De fato, enquanto o Brasil
era uma sociedade agrária e rural, o custo dos filhos era baixo e os seus
benefícios eram altos. Os filhos criados nas fazendas geralmente não iam para a
escola, não possuíam brinquedos e bens industrializados, não demandavam muitos
recursos monetários dos pais e ajudavam na produção de subsistência, nas
tarefas de cuidado da casa, dos parentes e das gerações idosas. A alta
mortalidade infantil era compensada pela alta fecundidade e o custo da mortalidade
era baixo. Homens que tinham filhos fora do casamento não se responsabilizavam
pelos “filhos ilegítimos” (não existia exames de DNA e a legislação não
garantia os direitos dos filhos fora do casamento). Quando se separavam das
mulheres raramente tinham de pagar pensão alimentícia. Nesta situação, ter
muitos filhos era uma atitude racional, pois os pais (as gerações mais velhas)
gastavam pouco com os filhos e recebiam deles muitos benefícios monetários ou
de outros tipos. Desta forma, existia uma alta fecundidade no Brasil porque o
fluxo intergeracional de riquezas ia das novas para as velhas gerações.
Como o processo de
modernização e o crescimento da sociedade urbana e industrial as condições
mudaram muito. Os filhos precisam ir para a escola (por lei e por exigência do
mercado de trabalho), o consumo de alimentos e de produtos industrializados
exigem a obtenção de recursos monetários. O casal ficar “grávido”, fazer
pré-natal, pagar pelos diversos custos do parto, cuidar da criança nos seus
primeiros meses, etc. fazem da mortalidade infantil um custo alto, em termos
financeiros e psicológicos. Garantir uma boa escola e condições de estudo
adequadas para os filhos está sempre além das possibilidades das famílias.

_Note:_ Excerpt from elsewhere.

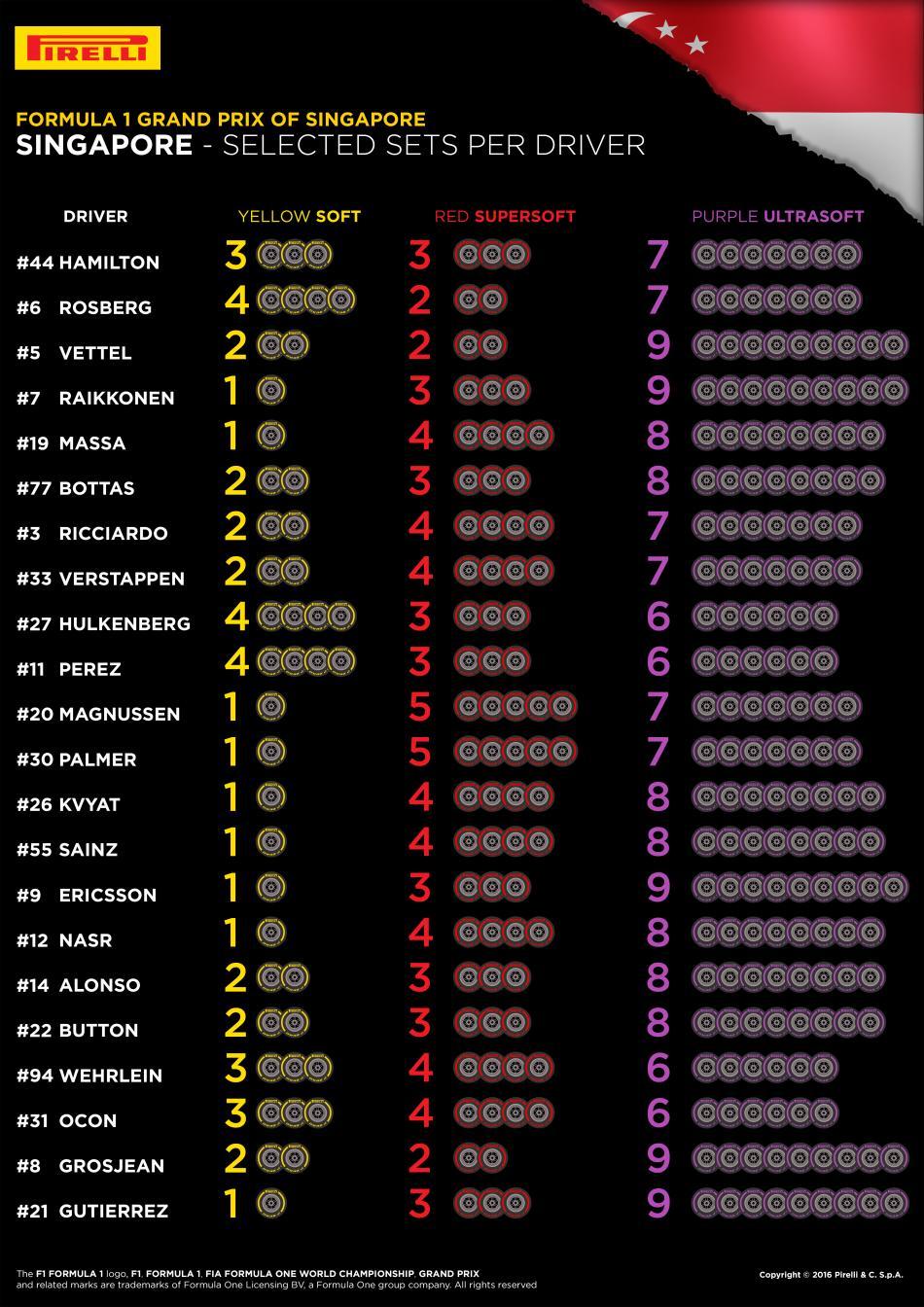 http://www.fia.com/sites/default/files/styles/content_details/public/news/main_image/15-singapore-selected-sets-per-driver-4k-en.jpg?itok=GsCdHL1P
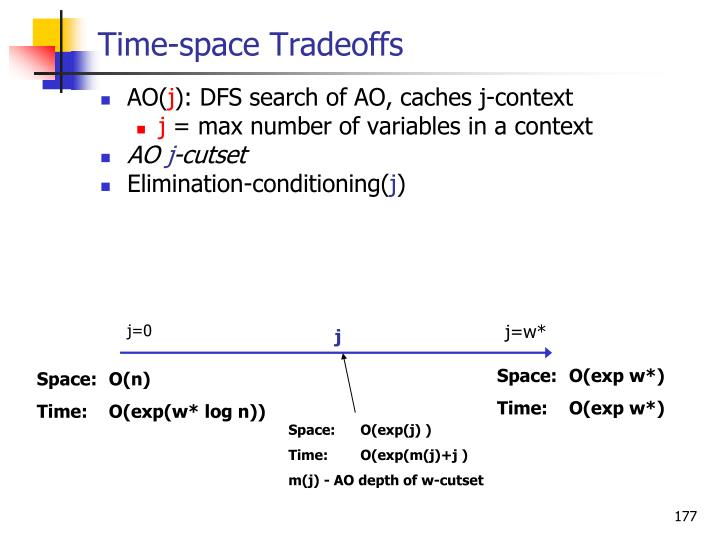 Time-space Tradeoffs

Paralelamente ao aumento do custo dos filhos, existe a redução dos seus
benefícios, pois existem leis contra o trabalho infantil, os filhos fora do
casamento são identificados pelo teste de DNA e as separações não eliminam os
compromissos dos pais com os filhos. Por outro lado, o sistema previdenciário
faz com que os pais não dependam financeiramente dos filhos na velhice. Por
conta de todas estas transformações, o custo dos filhos é alto e os seus
benefícios são baixos.
Invertendo a relação
custo/benefício dos filhos inverte-se também o fluxo intergeracional de
riquezas e quando isto acontece a fecundidade cai, de acordo com a análise de
Caldwell. Mas não só as mudanças econômicas estruturais possibilitaram a
transição da fecundidade. Como mostrou Faria (1989) as políticas públicas
promovidas pelo Governo Federal, depois de 1964, foram estratégicas para o
aumento da demanda por regulação fecundidade e a consequente redução da
natalidade no Brasil: 1) política de crédito ao consumidor; 2) política de
telecomunicações; 3) política de previdência social; 4) política de atenção à
saúde. Usando um arcabouço próprio dos enfoques culturais, o autor considera
que as políticas públicas influenciaram na queda da fecundidade agindo como
vetores institucionais (difusão) portadores de novos conteúdos de consciência
(inovação). A transição da mortalidade induz a transição da fecundidade e as
mudanças estruturais e institucionais do país sancionam a transição
demográfica. Geração e gênero são fundamentais neste processo (Alves, 1994).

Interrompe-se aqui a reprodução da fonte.